How do you find the equation of a circle centered at the origin given the radius 2?
The equation of a circle centered at the origin (0,0) can be expressed using the formula (x^2 + y^2 = r^2), where (r) is the radius. Given that the radius is 2, you substitute (r) into the formula: (x^2 + y^2 = 2^2). This simplifies to (x^2 + y^2 = 4). Thus, the equation of the circle is (x^2 + y^2 = 4).
Equation of a circle centered at the origin with the radius 15?
The equation of a circle centered at the origin (0, 0) with a radius of 15 is given by the formula ( x^2 + y^2 = r^2 ), where ( r ) is the radius. Substituting the radius, the equation becomes ( x^2 + y^2 = 15^2 ). Therefore, the equation simplifies to ( x^2 + y^2 = 225 ).
What is the general form of the equation of a circle with center a (ab) and the radius of length m?
The general form of the equation of a circle with center at the point ( (a, b) ) and a radius of length ( m ) is given by the equation ( (x - a)^2 + (y - b)^2 = m^2 ). Here, ( (x, y) ) represents any point on the circle. This equation expresses that the distance from any point on the circle to the center ( (a, b) ) is equal to the radius ( m ).
The set of all points in a plane equidistant from a given point?
a circle, centered at the given point.
Where is the center of the circle given by the equation x plus 5 times 2 plus y - 3 times 2 equals 25 in an ordered pair?

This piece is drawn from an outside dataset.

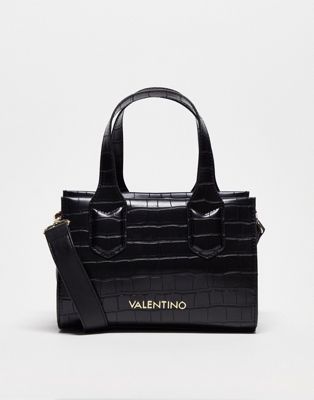 Valentino Bags Satai bag in black croc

Exactly as it's stated, that equation describes a straight line, not a circle. If you take out the phrase "times 2" from both places where it's used and replace it with "squared", then the equation describes a circle, centered at (-5, 3), with a radius of 5.
The equation below describes a circle. What are the coordinates of the center of the circle (x - 6)2 plus (y plus 5)2 152?

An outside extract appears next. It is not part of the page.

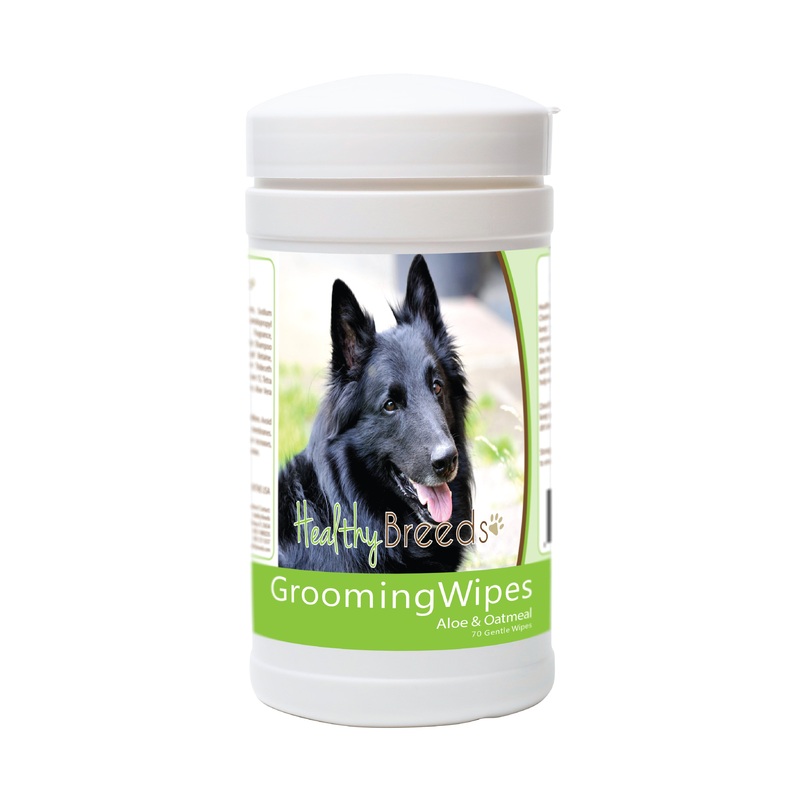 Belgian Sheepdog Grooming Wipes 70 Count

The equation of the circle is given by ((x - 6)^2 + (y + 5)^2 = 152). The general form of a circle's equation is ((x - h)^2 + (y - k)^2 = r^2), where ((h, k)) is the center and (r) is the radius. From the equation, the coordinates of the center of the circle are ((6, -5)).
How do you draw a flow chart to find the equation of a circle passing through three given points?

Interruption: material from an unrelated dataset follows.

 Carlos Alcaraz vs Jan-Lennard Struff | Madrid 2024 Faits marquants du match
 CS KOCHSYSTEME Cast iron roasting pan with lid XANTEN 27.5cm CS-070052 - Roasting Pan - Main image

To draw a flowchart for finding the equation of a circle passing through three given points, start by defining the three points as ( A(x_1, y_1) ), ( B(x_2, y_2) ), and ( C(x_3, y_3) ). Next, set up the general equation of a circle ( (x - h)^2 + (y - k)^2 = r^2 ) and derive a system of equations by substituting the coordinates of the points into this equation. Solve the resulting system of equations for the center coordinates ( (h, k) ) and the radius ( r ), and finally, express the equation of the circle in standard form.